Tapu Misa writes that the growing divide between rich and poor makes solidarity and a sense of community more difficult.
What would last week's Budget have looked like if inequality wasn't just an abstraction that John Key and his Government seem to have trouble getting their heads around?
The Green's alternative budget, Mind the Gap, has a few clues: a comprehensive capital gains tax excluding the family home, for example, and a $10,000 tax-free income band that would have benefited everyone.
What we got instead was a carefully crafted package that continues the red-carpet treatment of our star taxpayers and completely ignores the existence of a problem.
Whatever the gap, John Key was urging unworthy bottom-feeders not to get too worked up about it.
"We can be envious about these things but without those people in our economy all the rest of us will either have less people paying tax or fundamentally less services that they provide."
I like the way he said "the rest of us" as if his $50 million fortune didn't exist.
Maybe it doesn't matter that the two-thirds of taxpayers who earn under $40,000 (quite a bit less than the oft-quoted average wage of $50,000) will get between 9 cents and just under $10 a week after GST, while the hard-pressed top 2 per cent who've been struggling to make ends meet on $150,000-plus a year will pocket nearly half a billion in tax cuts.
Auckland University economist Dr Susan St John calls the tax package "a very significant shift from progressive taxation". More of the tax burden will now fall on the lower-paid middle and bottom ranks of taxpayers.
This means we're not likely to lose our ranking as one of the most unequal countries in the OECD any time soon.
We can't talk about inequality and the rich-poor divide, or dare to suggest the rich should pay more tax, without being accused of playing the politics of envy. Or fomenting class warfare.
As the billionaire Warren Buffett once quipped: "There's class warfare, all right - but it's my class, the rich class, that's making war, and we're winning." Indeed.
Mr Buffett made the comment in a 2006 New York Times article after discovering - much as Trade Me founder Sam Morgan did recently - that even with his "immense income" from dividends and capital gains, he "paid far, far less as a fraction of his income than the secretaries or the clerks of anyone else in his office ... 'How can this be fair?"'
Buffett would happily have paid more taxes if someone had asked him.
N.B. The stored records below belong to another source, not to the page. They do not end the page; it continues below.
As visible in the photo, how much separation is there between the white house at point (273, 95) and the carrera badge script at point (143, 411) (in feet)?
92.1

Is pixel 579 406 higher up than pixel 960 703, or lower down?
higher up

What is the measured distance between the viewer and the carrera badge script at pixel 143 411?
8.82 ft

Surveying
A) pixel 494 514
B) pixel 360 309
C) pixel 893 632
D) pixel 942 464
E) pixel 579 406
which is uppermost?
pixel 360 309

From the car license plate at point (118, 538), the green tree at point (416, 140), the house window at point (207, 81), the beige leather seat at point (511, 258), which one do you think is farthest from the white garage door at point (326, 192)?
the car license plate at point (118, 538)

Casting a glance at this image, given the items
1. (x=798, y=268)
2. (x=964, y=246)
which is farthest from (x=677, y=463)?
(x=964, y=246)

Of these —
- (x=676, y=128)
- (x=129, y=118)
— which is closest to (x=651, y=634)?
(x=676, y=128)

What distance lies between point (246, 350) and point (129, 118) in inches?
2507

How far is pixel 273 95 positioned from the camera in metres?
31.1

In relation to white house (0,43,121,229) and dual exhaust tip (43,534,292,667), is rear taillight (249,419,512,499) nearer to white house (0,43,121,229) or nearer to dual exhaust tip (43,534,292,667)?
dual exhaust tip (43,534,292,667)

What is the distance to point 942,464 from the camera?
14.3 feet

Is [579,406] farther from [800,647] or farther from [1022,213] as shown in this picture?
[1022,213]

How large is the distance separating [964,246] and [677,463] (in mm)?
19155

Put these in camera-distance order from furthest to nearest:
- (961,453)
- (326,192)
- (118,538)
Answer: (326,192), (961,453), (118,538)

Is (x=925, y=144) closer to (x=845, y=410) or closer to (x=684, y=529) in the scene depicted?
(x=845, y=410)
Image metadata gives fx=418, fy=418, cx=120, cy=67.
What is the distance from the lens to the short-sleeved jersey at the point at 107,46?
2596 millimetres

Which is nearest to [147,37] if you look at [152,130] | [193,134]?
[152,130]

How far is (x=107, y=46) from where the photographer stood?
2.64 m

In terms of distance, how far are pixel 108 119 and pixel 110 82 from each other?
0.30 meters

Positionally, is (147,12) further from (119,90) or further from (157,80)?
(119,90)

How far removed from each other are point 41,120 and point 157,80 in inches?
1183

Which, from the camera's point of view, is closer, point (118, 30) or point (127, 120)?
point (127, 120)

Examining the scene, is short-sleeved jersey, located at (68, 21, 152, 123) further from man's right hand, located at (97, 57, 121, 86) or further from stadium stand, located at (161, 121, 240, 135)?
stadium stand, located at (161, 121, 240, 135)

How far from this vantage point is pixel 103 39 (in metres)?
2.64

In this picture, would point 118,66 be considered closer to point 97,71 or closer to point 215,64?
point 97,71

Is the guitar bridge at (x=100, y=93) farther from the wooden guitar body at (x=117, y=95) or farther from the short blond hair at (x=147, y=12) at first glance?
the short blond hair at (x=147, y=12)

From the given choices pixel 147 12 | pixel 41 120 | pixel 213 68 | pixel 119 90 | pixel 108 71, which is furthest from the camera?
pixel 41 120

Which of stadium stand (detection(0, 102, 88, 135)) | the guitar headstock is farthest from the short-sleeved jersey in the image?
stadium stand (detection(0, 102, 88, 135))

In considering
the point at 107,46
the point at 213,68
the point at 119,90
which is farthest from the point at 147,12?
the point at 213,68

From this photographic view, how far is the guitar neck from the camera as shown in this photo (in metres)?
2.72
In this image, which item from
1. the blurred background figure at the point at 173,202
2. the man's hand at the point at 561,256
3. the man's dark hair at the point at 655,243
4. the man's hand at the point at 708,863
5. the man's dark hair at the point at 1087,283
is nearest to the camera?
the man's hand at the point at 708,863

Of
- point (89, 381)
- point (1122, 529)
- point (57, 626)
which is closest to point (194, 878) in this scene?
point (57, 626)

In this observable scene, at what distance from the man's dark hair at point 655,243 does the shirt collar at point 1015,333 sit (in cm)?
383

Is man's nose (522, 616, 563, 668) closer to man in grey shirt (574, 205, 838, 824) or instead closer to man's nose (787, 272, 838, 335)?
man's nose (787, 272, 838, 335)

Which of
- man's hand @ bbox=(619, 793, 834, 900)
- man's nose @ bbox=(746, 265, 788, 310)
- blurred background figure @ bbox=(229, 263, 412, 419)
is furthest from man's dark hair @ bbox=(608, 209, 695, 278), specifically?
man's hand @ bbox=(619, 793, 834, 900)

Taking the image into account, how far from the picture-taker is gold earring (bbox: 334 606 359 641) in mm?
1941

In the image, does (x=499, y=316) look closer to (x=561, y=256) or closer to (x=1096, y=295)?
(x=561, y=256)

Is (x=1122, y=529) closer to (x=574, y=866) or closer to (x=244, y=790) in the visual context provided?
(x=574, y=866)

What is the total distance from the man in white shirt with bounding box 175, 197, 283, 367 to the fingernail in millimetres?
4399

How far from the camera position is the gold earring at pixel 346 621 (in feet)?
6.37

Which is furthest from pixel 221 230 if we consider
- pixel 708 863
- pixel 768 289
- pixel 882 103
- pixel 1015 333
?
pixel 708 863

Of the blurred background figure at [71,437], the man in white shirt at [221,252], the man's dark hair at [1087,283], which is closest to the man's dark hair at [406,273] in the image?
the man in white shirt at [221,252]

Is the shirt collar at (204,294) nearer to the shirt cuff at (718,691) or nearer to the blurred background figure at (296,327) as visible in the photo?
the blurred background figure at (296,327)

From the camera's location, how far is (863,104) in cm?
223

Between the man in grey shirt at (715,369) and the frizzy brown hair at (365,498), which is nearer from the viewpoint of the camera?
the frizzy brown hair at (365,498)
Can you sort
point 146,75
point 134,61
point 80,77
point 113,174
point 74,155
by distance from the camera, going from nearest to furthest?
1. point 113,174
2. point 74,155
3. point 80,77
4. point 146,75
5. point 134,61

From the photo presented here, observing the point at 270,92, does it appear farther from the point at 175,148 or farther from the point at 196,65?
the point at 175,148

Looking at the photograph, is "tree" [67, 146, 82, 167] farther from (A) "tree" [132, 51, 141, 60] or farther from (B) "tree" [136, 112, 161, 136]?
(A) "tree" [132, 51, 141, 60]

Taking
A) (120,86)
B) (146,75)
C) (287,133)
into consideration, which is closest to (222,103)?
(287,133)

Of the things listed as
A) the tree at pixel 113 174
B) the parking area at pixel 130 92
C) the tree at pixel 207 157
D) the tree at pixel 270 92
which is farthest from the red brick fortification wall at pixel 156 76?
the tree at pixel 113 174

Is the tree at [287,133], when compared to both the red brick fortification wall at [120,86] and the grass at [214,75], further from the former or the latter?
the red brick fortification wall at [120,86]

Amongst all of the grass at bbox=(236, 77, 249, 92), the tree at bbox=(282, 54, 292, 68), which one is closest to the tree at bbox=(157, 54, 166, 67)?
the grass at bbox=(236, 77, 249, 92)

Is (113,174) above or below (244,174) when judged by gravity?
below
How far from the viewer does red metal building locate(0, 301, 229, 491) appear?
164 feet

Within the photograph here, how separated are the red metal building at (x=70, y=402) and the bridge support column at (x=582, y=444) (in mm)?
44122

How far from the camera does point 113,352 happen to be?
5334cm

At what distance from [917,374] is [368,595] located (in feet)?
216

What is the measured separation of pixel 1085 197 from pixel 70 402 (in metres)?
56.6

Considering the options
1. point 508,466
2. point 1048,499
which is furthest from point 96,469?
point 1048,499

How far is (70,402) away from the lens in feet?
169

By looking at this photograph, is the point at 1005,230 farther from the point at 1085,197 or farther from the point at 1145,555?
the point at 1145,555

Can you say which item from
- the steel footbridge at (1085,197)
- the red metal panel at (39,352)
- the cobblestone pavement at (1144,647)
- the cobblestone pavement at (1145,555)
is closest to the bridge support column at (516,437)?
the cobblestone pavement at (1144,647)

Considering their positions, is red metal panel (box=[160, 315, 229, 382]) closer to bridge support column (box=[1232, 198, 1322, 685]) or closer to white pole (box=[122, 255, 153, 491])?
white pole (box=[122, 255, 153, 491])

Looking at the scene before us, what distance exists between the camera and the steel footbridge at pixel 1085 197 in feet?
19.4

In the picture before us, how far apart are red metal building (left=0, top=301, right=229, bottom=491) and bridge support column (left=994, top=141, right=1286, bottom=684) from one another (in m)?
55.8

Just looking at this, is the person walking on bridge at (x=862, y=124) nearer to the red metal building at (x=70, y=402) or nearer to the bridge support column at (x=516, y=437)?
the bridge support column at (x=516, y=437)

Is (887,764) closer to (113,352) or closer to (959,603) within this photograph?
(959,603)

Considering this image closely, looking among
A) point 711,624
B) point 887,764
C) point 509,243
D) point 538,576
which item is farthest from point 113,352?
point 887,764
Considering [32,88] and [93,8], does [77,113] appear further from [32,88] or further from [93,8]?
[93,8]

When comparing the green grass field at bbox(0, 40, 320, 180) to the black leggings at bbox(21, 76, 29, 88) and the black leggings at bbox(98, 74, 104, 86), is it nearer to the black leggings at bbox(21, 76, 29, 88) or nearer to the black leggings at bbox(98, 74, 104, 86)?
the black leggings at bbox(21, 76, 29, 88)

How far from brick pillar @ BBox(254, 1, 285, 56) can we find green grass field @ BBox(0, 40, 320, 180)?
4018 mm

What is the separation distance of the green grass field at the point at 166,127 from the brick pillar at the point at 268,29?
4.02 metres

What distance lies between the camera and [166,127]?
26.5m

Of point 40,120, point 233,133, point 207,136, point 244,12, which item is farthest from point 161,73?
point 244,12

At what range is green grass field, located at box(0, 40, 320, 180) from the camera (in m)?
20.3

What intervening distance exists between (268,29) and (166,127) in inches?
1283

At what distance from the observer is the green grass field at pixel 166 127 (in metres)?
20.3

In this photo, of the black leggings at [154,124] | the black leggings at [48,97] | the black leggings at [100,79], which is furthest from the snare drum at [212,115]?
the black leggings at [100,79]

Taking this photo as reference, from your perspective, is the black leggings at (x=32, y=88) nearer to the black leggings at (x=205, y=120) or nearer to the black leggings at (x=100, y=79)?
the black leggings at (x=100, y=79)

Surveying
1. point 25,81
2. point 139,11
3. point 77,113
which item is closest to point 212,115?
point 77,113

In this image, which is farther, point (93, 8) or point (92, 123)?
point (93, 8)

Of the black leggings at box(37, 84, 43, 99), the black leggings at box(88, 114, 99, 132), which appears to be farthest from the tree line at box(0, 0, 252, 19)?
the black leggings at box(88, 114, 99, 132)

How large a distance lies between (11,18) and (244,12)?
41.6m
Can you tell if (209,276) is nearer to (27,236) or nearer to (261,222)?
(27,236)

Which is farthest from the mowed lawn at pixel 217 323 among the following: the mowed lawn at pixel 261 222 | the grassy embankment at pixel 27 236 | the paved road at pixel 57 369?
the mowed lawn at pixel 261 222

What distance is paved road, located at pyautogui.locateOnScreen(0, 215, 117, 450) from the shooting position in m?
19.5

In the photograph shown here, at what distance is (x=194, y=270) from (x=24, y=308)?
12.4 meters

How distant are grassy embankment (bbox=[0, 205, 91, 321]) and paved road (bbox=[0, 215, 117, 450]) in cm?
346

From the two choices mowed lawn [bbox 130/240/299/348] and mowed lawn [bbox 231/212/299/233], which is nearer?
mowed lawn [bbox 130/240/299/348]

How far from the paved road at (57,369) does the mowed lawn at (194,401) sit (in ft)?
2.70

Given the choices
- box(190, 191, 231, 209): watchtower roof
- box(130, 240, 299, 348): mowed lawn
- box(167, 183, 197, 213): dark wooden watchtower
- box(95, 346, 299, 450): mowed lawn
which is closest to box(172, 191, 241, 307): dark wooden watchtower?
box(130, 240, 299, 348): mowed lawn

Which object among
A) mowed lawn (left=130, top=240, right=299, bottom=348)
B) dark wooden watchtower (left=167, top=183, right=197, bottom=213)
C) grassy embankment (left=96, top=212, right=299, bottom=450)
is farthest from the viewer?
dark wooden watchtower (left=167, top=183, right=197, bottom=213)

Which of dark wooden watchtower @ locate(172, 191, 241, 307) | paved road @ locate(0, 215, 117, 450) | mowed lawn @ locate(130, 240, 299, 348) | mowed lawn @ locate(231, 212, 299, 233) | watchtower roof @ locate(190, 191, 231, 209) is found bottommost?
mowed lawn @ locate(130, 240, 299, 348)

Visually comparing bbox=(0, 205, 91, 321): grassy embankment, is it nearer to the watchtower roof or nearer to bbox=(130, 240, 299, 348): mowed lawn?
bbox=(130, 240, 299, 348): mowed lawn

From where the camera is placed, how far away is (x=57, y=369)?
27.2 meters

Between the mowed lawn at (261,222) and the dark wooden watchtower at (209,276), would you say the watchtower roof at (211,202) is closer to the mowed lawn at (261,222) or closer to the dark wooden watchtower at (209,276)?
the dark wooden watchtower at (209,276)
So would Morgan. But we don't ask this of Morgan or others like him, just in case they run off to Australia, where the top tax rate is higher.
Inequality, as epidemiologists Richard Wilkinson and Kate Pickett argue in their 2009 book The Spirit Level: Why More Equal Societies Almost Always Do Better, hurts us all. As well as links to higher crime, ill-health, shorter life expectancy and a range of social pathologies, inequality drives a wedge between people, corroding trust and raising levels of anxiety. Perhaps we shouldn't be too surprised then that an annual Massey University survey has found we've become more tolerant of income inequality, even as we've become more unequal.
In his 2009 book Justice, the Harvard professor of philosophy Michael Sandel writes that while politicians have largely ignored inequality, philosophers have been debating the just distribution of income and wealth since the 1970s.
He argues an important reason to worry about the growing inequality of American life is that "too great a gap between rich and poor undermines the solidarity that democratic citizenship requires".
As inequality deepens, "rich and poor live increasingly separate lives". The affluent send their children to private schools (or to public schools in wealthy suburbs), leaving urban public schools to the children of families who have no alternative. A similar trend leads to the secession by the privileged from other public institutions and facilities. Private health clubs replace municipal recreation centres and swimming pools.
Upscale residential communities hire private security guards and rely less on public police protection. A second or third car removes the need to rely on public transportation. And so on.
The affluent secede from public places and services, leaving them to those who can't afford anything else.
This has two bad effects, writes Sandel. "First, public services deteriorate, as those who no longer use those services become less willing to support them with their taxes.
"Second, public institutions such as schools, parks, playgrounds, and community centres cease to be places where citizens from different walks of life encounter one another.
"Institutions that once gathered people together and served as informal schools of civic virtue become few and far between.
"The hollowing out of the public realm makes it difficult to cultivate the solidarity and sense of community on which democratic citizenship depends."
Envy isn't the problem. It's our increasing distance from one another.